In conclusion, the book opens a new perspective on the relevance of partially identifiable models, trying to lift the stigma associated with them, and calls for further theory and methodology to deal with those. Here are the author’s final points (p.162):

*“Identification is nuanced. Its absence does not preclude a parameter being well estimated, not its presence guarantee a parameter can be well estimated.”**“If we really took limitations of study designs and data quality seriously, then partially identifiable models would crop up all the time in a variety of scientific fields.”**“Making modeling assumptions for the sole purpose of gaining full identification can be a mug’s game (…)”**“If we accept partial identifiability, then consequently we need to regard sample size differently. There are profound implications of posterior variance tending to a positive limit as the sample size grows.”*

These points may be challenging enough to undertake to read *Bayesian inference for partially identified models* in order to make one’s mind about their eventual relevance in statistical modelling.

*[Disclaimer about potential self-plagiarism: this post will also be published as a book review in my CHANCE column. ]
*

July 9, 2015 at 1:53 am

I’m enormously excited to read this book as I’ve been enjoying a number of his papers recently (Leo Held put me on to them at O’Bayes after I complained that there was essentially no interesting Bayesian theory for hierarchical models).

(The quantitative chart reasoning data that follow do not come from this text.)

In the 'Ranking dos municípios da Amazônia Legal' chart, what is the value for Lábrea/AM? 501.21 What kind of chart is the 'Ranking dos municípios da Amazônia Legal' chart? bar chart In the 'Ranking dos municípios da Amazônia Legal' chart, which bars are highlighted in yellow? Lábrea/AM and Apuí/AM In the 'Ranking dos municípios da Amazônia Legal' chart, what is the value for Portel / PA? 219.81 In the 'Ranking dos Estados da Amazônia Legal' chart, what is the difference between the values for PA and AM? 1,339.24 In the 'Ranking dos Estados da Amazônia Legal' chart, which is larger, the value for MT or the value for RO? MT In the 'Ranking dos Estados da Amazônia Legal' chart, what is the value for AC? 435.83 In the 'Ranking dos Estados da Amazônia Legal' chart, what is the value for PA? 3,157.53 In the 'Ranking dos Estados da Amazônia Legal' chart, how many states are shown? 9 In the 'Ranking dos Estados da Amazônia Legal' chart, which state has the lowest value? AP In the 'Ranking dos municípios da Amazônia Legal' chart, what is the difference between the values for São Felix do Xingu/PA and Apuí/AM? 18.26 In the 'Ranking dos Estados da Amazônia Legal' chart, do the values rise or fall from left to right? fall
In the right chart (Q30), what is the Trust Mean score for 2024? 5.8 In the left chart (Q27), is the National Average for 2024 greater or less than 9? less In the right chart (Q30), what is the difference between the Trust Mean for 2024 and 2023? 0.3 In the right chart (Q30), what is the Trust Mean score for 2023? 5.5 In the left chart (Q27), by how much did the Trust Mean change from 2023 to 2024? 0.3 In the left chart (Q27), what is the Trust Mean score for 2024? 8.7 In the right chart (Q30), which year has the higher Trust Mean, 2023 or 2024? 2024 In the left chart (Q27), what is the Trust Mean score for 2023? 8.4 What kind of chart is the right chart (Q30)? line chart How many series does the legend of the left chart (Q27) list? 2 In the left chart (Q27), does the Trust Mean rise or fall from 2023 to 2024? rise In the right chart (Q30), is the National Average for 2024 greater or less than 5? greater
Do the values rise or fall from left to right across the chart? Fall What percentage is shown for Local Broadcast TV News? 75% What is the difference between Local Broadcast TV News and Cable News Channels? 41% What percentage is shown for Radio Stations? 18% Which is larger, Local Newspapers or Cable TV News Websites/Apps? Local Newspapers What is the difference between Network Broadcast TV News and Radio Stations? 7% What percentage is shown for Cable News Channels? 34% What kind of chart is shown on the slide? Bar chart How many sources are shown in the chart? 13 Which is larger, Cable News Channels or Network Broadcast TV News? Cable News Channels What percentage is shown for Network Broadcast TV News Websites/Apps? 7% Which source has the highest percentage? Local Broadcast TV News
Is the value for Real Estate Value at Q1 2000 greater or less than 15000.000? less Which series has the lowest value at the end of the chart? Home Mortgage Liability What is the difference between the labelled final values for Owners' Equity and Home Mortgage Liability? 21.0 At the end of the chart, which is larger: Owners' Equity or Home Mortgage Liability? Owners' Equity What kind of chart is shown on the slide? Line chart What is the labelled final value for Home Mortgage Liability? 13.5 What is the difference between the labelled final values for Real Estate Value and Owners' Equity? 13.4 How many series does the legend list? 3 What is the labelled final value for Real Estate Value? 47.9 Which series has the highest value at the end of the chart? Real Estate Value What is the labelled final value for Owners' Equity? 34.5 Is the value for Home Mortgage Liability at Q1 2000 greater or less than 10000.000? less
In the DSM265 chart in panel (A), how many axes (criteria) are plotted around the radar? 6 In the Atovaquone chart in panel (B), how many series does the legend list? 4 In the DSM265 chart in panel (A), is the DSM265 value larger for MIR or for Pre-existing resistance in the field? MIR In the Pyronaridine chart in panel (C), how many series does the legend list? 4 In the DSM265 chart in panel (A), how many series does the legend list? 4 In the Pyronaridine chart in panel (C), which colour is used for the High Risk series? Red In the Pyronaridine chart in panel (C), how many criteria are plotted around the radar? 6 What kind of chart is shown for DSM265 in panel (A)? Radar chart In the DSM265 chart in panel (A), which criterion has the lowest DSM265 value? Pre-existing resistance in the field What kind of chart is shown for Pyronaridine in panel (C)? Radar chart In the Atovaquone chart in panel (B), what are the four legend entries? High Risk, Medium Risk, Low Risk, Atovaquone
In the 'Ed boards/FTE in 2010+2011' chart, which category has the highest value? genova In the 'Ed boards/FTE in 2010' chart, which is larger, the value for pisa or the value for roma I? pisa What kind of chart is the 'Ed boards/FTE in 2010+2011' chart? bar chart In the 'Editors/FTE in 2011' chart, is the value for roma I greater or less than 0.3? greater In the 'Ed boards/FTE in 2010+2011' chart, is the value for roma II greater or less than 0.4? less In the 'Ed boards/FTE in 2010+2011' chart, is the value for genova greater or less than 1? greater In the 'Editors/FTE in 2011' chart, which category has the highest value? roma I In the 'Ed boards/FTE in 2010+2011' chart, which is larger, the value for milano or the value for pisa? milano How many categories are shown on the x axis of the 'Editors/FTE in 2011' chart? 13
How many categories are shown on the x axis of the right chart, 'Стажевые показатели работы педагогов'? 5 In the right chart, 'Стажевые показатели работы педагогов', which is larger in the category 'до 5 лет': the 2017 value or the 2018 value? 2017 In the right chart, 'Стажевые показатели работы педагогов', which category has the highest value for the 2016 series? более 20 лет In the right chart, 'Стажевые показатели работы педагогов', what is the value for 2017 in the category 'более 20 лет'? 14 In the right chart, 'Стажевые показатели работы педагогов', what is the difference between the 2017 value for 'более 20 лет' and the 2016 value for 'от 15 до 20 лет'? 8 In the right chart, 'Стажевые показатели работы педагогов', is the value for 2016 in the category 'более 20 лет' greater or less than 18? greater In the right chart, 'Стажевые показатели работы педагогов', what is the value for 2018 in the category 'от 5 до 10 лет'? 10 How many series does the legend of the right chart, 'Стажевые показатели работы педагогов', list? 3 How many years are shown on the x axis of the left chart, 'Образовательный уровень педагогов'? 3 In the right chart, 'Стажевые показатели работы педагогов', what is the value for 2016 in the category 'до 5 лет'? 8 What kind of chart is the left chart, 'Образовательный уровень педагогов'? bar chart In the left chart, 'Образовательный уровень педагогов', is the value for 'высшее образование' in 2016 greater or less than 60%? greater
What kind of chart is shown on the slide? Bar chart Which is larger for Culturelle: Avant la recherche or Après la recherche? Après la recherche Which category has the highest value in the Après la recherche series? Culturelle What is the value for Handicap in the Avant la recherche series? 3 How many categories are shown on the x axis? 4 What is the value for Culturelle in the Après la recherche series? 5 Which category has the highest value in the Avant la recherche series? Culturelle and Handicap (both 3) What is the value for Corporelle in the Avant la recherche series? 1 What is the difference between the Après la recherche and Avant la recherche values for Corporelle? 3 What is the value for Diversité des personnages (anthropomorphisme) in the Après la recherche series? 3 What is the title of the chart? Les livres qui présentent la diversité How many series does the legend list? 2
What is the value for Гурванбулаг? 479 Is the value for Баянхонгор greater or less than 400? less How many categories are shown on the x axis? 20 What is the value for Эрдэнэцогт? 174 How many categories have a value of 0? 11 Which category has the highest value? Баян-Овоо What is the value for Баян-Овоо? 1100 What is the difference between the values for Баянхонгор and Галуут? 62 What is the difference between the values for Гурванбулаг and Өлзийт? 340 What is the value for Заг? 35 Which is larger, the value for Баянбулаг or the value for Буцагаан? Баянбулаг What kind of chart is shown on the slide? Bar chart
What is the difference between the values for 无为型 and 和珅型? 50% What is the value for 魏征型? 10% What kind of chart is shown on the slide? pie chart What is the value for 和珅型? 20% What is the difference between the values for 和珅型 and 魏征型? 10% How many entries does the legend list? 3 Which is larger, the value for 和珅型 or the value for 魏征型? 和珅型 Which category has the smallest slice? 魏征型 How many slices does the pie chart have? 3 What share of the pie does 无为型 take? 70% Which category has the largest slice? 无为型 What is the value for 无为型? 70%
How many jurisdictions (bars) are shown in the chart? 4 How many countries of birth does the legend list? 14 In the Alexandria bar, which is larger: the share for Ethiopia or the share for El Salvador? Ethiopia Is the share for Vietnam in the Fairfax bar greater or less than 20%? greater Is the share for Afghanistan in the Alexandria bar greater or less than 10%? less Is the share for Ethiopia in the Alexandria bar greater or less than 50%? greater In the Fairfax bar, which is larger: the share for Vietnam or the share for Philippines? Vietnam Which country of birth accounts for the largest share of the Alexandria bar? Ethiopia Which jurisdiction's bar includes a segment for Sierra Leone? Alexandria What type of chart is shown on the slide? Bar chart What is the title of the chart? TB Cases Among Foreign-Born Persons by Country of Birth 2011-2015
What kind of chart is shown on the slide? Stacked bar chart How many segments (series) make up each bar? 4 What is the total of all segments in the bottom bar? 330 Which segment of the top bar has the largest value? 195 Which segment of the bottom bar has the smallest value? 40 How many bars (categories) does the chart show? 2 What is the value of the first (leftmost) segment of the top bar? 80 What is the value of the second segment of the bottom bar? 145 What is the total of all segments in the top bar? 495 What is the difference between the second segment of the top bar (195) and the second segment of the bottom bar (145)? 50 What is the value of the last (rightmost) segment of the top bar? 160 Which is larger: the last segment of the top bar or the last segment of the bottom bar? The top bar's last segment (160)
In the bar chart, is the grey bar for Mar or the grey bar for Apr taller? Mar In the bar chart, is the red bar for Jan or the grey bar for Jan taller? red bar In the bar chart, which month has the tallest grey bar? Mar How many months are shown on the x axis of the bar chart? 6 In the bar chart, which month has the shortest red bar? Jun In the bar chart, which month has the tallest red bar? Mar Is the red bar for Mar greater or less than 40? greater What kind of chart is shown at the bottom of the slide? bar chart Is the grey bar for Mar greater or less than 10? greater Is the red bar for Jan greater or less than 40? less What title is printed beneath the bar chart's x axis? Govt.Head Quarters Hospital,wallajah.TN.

I’m not sure how fair your criticism that he appears to only review and expand on his own work is. I’m not sure that there is much else out there. Would that we put as much work into this type of problem as we do into studying the inference for the mean of a normal distribution! (To venture a controversial opinion that isn’t based around colour preference!)

This actually makes me think of an important question that I can’t get my head around: how does hypothesis testing work for these models?

A similar question is “How does hypothesis testing work for a semi-parametric model?”

In both cases, the testing result will be strongly prior dependent (the first case will depend on the restriction of the prior to the identified region, the second will depend on the prior of the scale parameter for the non-parametric effect). So is there a framework for asking these sorts of questions?

As for tying down identifiable vs non-identifiable parts (and actually all of the (iii) question in your second paragraph), I suspect we need to tie up a computationally minded algebraic geometer and tickle them until they give us the answers…

July 9, 2015 at 9:01 pm

I have no idea about testing for semi-parametric models, but I’m sure Judith or Chris have definite ones!